● Given material:

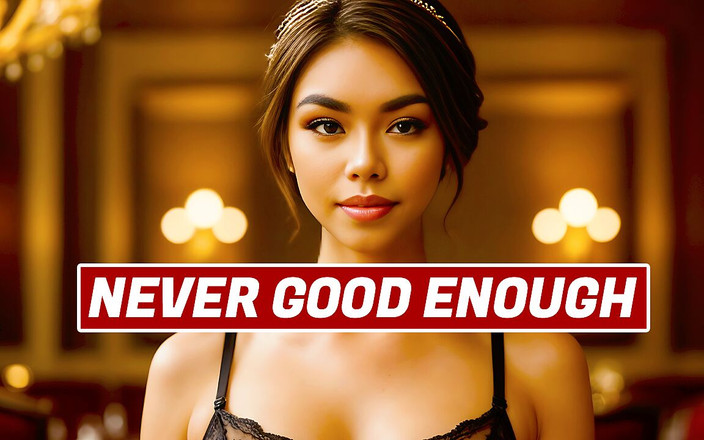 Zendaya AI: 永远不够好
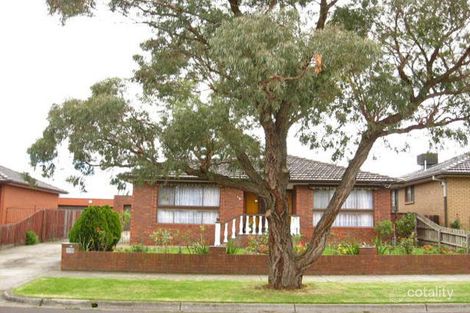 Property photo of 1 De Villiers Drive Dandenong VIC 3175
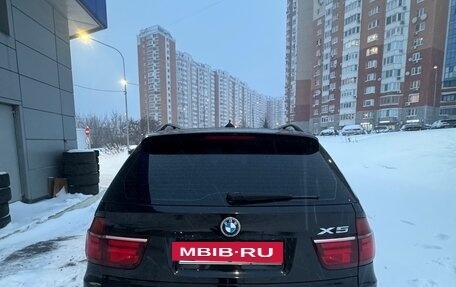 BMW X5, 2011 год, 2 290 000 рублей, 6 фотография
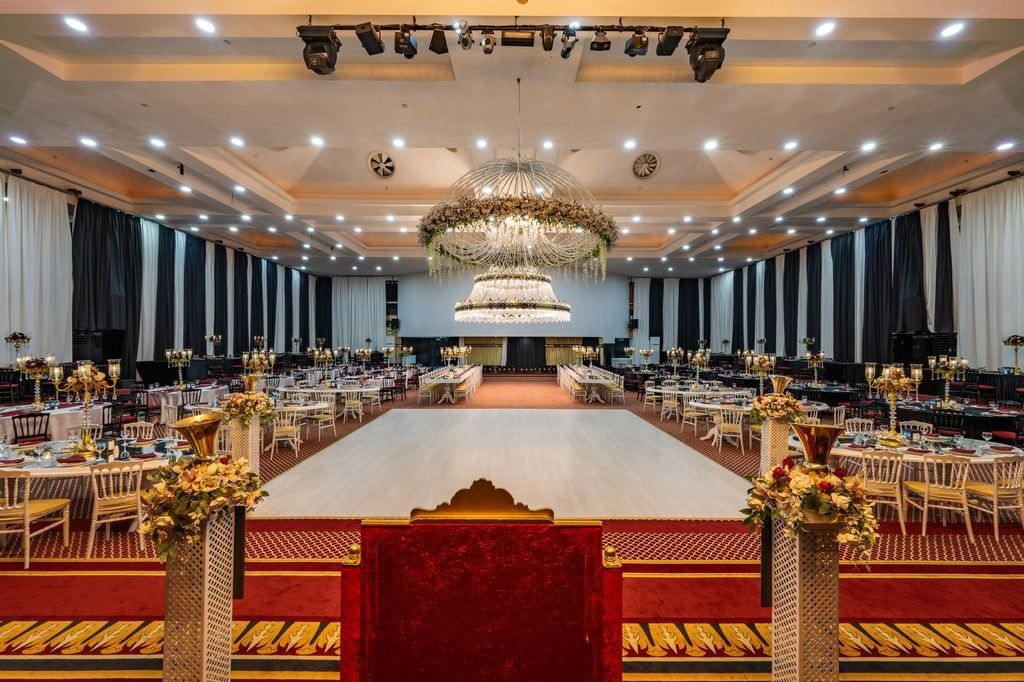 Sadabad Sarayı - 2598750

● Exercise description:
Restate each line of the material word for word, skipping any picture.

● Task answer:
 Zendaya AI: 永远不够好
 Property photo of 1 De Villiers Drive Dandenong VIC 3175
 BMW X5, 2011 год, 2 290 000 рублей, 6 фотография
 Sadabad Sarayı - 2598750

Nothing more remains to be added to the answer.